No other major league sport makes its players travel the way pro basketball does. Baseball teams arrive in a town and settle there for three or four days. Football teams travel on 10 weekends a year, the exhibition season included. Hockey? Sure, NHL teams have a lot of one-night stands, but at least they often charter and fly when they want to fly.

In the NBA, the player is part of a small traveling party: 11 teammates, a couple of coaches, a trainer, a couple of broadcasters and couple of sportswriters. They're high-tech Bedouins, looking for the next oasis with two hoops, a hardwood floor and a three-point half moon. Except for the Detroit Pistons, who own a plane, teams usually travel on commercial flights.

Your days last forever.

Even longer in some cities.

If you ate every time someone asked you to eat, you would weigh 500 pounds. If you went for coffee every time someone asked, you would never sleep. You have to find other ways to kill time. You shop. You shop some more. You have cities where you can buy suits at a bargain, cities where you can buy tapes and records, cities where friends will take you to special places to shop. You're a shopping fool.

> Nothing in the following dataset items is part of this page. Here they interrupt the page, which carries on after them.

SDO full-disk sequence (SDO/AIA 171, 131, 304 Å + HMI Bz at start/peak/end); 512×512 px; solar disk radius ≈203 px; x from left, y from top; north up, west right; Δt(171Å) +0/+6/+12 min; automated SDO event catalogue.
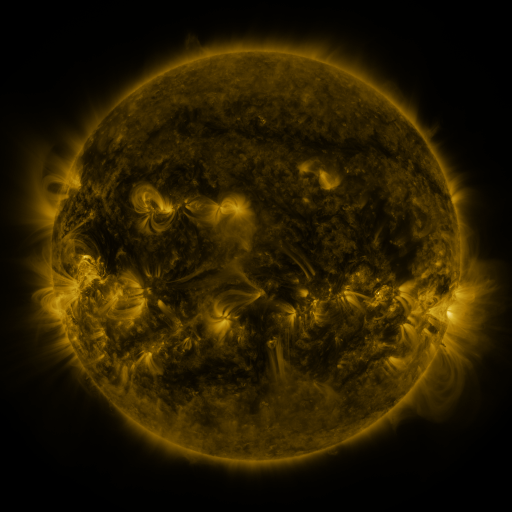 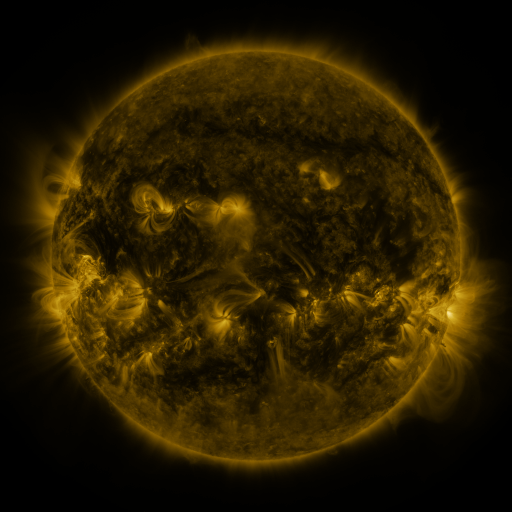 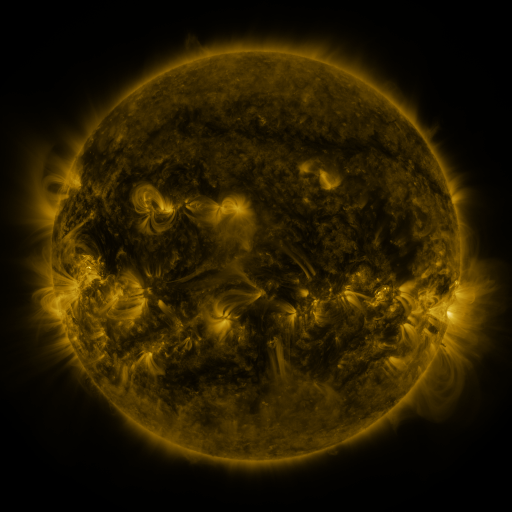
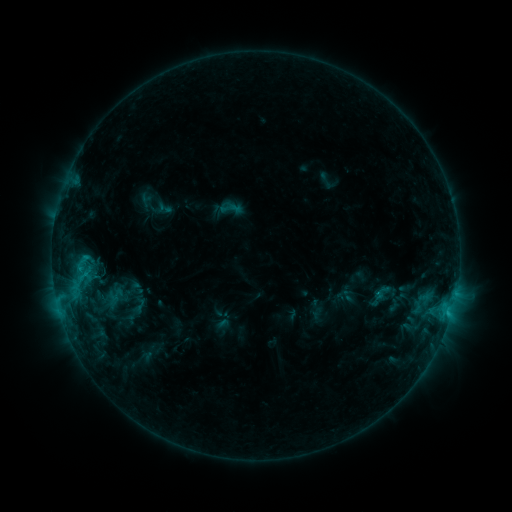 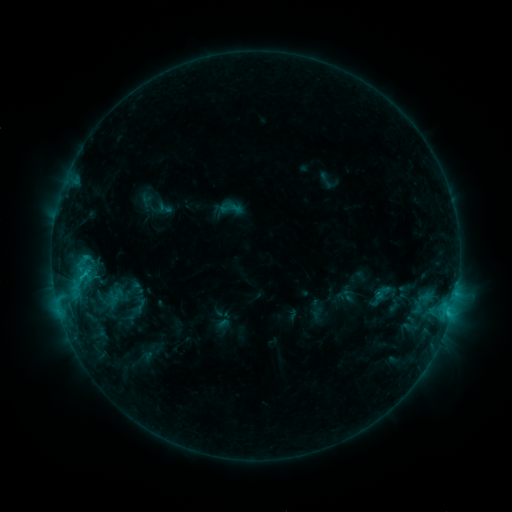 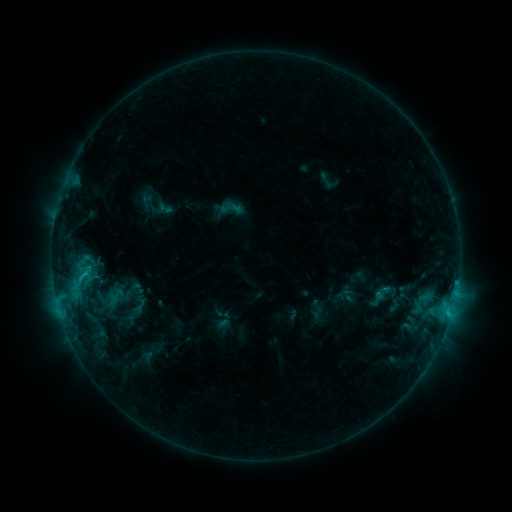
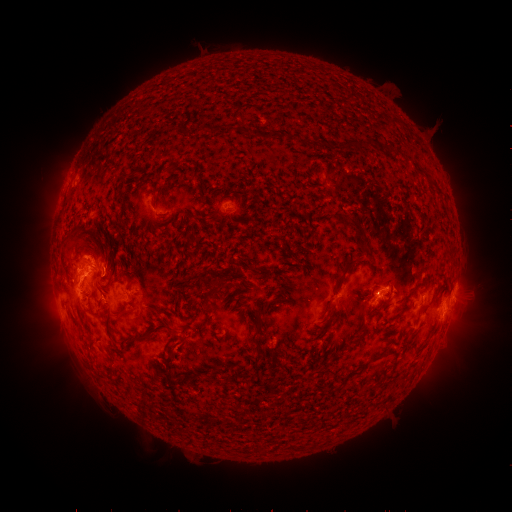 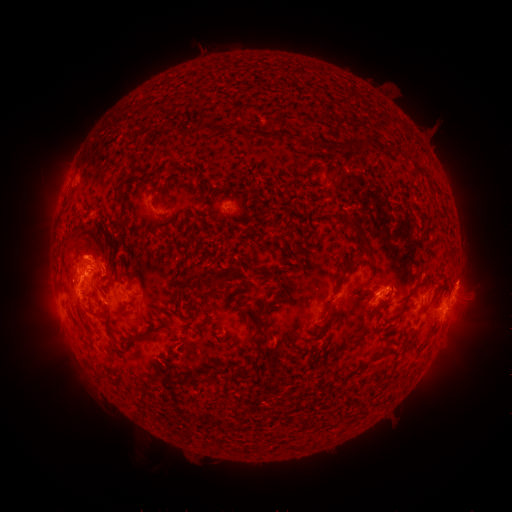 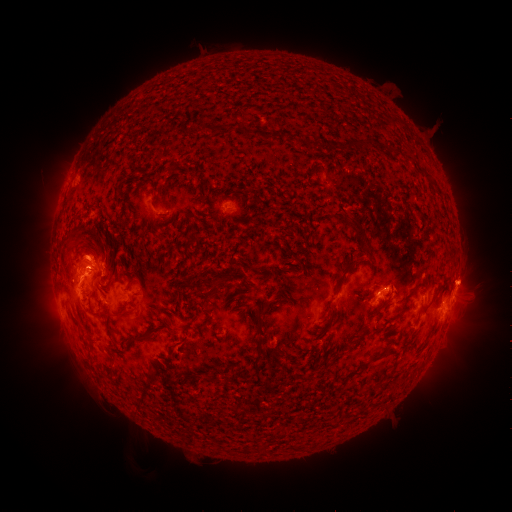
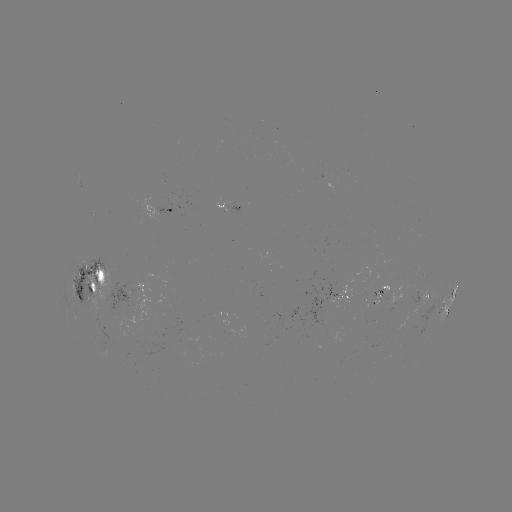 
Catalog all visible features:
eruption: (470, 279)
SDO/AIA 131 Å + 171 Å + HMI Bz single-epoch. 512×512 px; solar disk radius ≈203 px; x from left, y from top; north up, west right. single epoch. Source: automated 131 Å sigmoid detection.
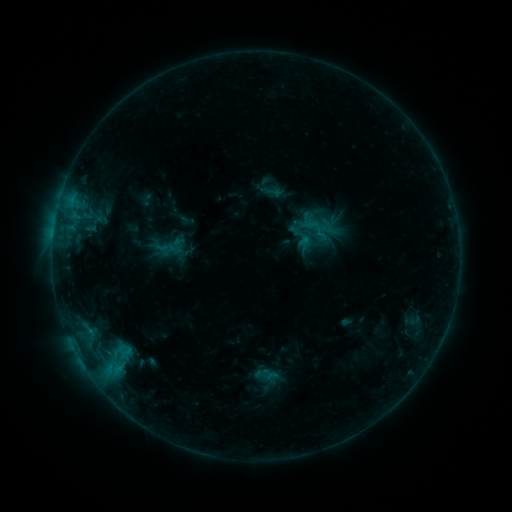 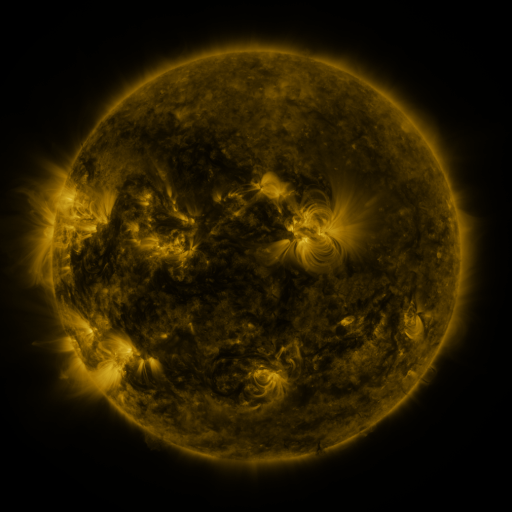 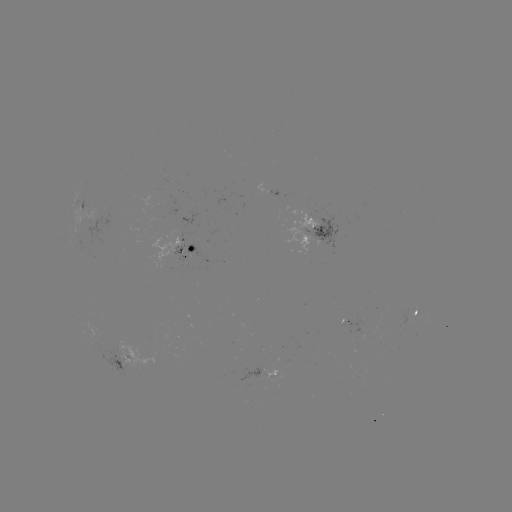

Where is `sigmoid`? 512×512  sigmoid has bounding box [301, 228, 326, 251].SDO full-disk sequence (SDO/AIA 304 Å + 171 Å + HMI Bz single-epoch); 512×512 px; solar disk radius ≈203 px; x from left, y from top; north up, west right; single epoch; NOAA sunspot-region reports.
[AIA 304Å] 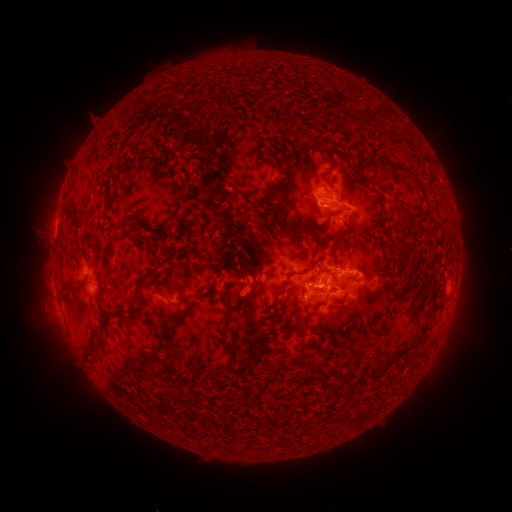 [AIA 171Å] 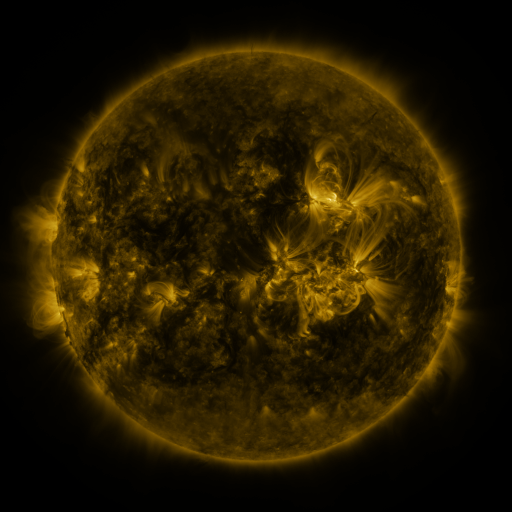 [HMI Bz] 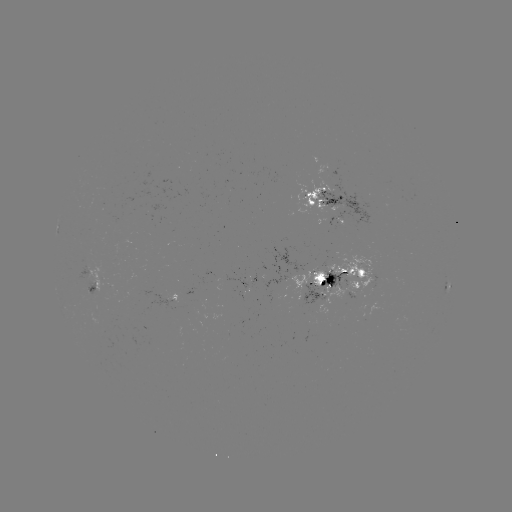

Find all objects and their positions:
spotted active region: (331, 203)
spotted active region: (337, 278)
spotted active region: (84, 283)
spotted active region: (446, 288)
spotted active region: (170, 299)
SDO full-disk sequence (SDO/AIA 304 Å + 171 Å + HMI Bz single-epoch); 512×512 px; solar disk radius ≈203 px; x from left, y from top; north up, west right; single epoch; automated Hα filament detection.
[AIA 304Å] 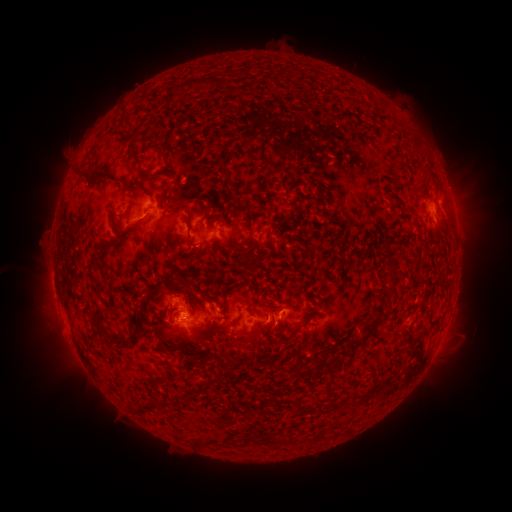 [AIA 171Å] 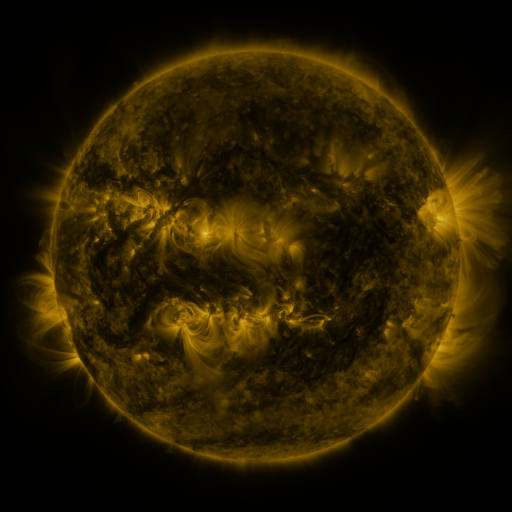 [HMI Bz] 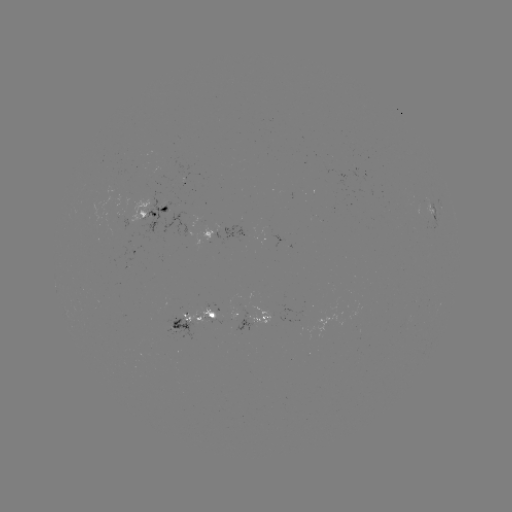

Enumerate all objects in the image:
filament: (202, 84)
filament: (166, 104)
filament: (415, 148)
filament: (159, 152)
filament: (259, 155)
filament: (143, 176)
filament: (113, 181)
filament: (164, 200)
filament: (119, 217)
filament: (136, 225)
filament: (268, 236)
filament: (190, 242)
filament: (105, 247)
filament: (388, 250)
filament: (393, 266)
filament: (93, 268)
filament: (251, 273)
filament: (393, 282)
filament: (163, 283)
filament: (185, 285)
filament: (100, 320)
filament: (297, 328)
filament: (373, 331)
filament: (252, 338)
filament: (130, 339)
filament: (161, 340)
filament: (336, 359)
filament: (190, 360)
filament: (317, 367)
filament: (292, 370)
filament: (252, 437)
filament: (218, 443)
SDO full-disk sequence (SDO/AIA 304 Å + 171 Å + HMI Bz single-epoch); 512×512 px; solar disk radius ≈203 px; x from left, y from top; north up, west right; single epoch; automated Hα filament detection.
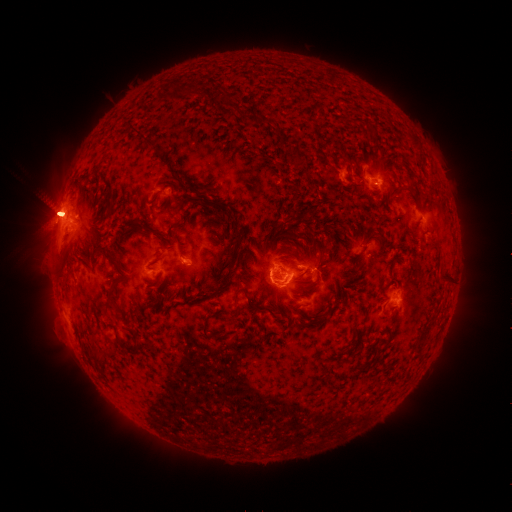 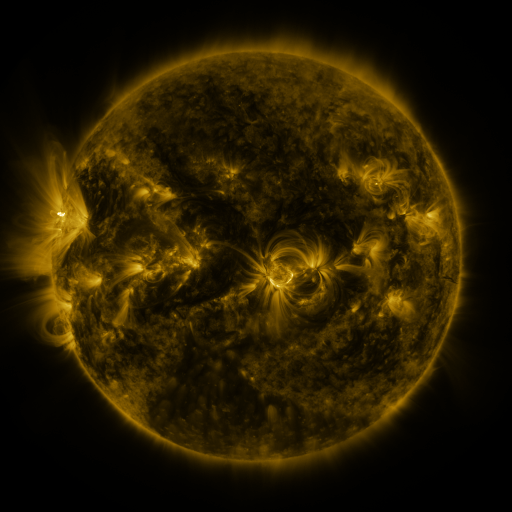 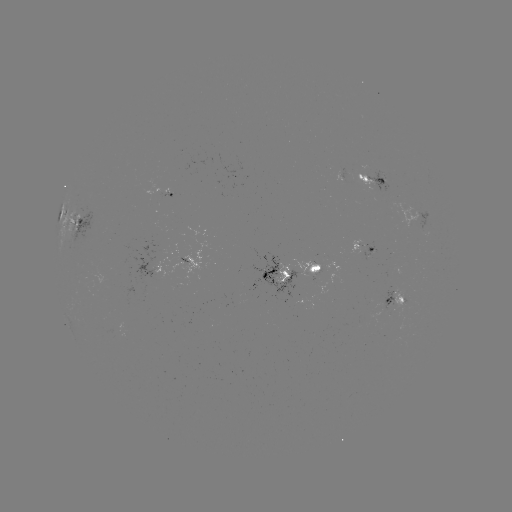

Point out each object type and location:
filament: (171, 92)
filament: (259, 120)
filament: (151, 143)
filament: (303, 164)
filament: (238, 240)
filament: (366, 246)
filament: (160, 256)
filament: (113, 259)
filament: (228, 275)
filament: (264, 276)
filament: (446, 278)
filament: (311, 284)
filament: (111, 292)
filament: (235, 297)
filament: (260, 309)
filament: (205, 322)
filament: (425, 332)
filament: (96, 352)
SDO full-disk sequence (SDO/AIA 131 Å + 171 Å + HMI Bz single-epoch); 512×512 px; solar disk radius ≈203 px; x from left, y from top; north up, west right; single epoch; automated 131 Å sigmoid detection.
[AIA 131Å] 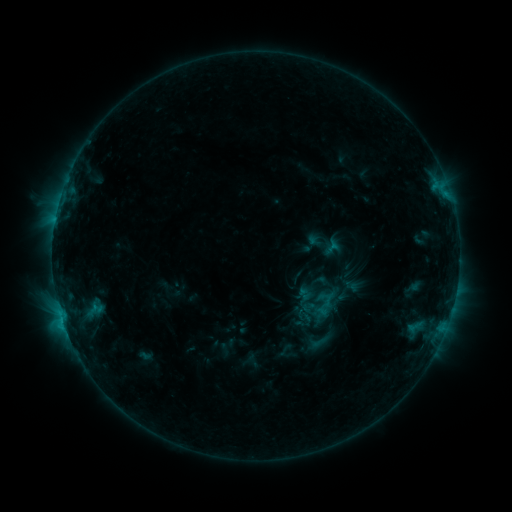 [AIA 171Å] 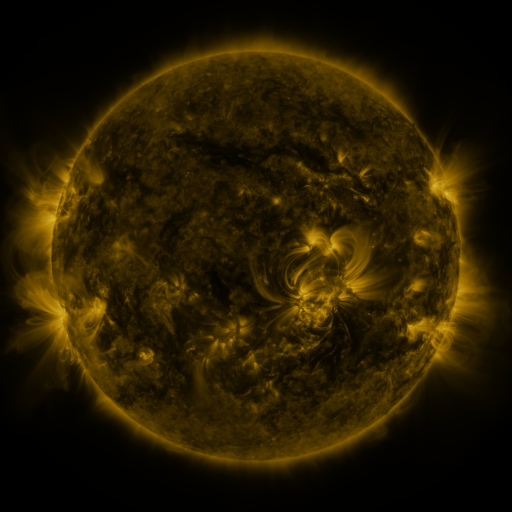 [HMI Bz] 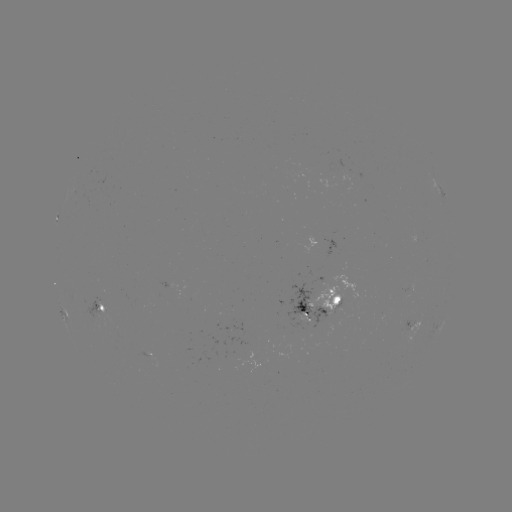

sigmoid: <bbox>308, 332, 328, 352</bbox>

New York is easy to handle because you can walk from the hotel to Fifth Avenue or to a museum or simply stand and stare at the perpetual parade of people. Chicago is the same. Philadelphia. Boston. In Los Angeles, alas, you stay in a hotel near the airport. Where do you go? To another hotel near the airport? Cleveland is a hotel near the airport. Detroit. Detroit is a hotel near nowhere.

"You go to this hotel that's 50 minutes from the airport and still 20 minutes from the arena," Doc Rivers says. "You're on a bus, you're off a bus. That type of stuff. It's cold, and the plane is late, and you're trapped in nowhere land. You're saying, 'I'm freezing here in this stupid place,' and you're in trouble before you even go to the game."

You're always tired. Why is that? You're staying in good hotels. You're flying first class. That's required by the players' basic agreement with the owners. Every day you've got $50 meal money to spend, easy as that, even though half the time people will buy you a meal or two during the day. You have youth. You have your friends, your teammates, your admirers. You're still tired.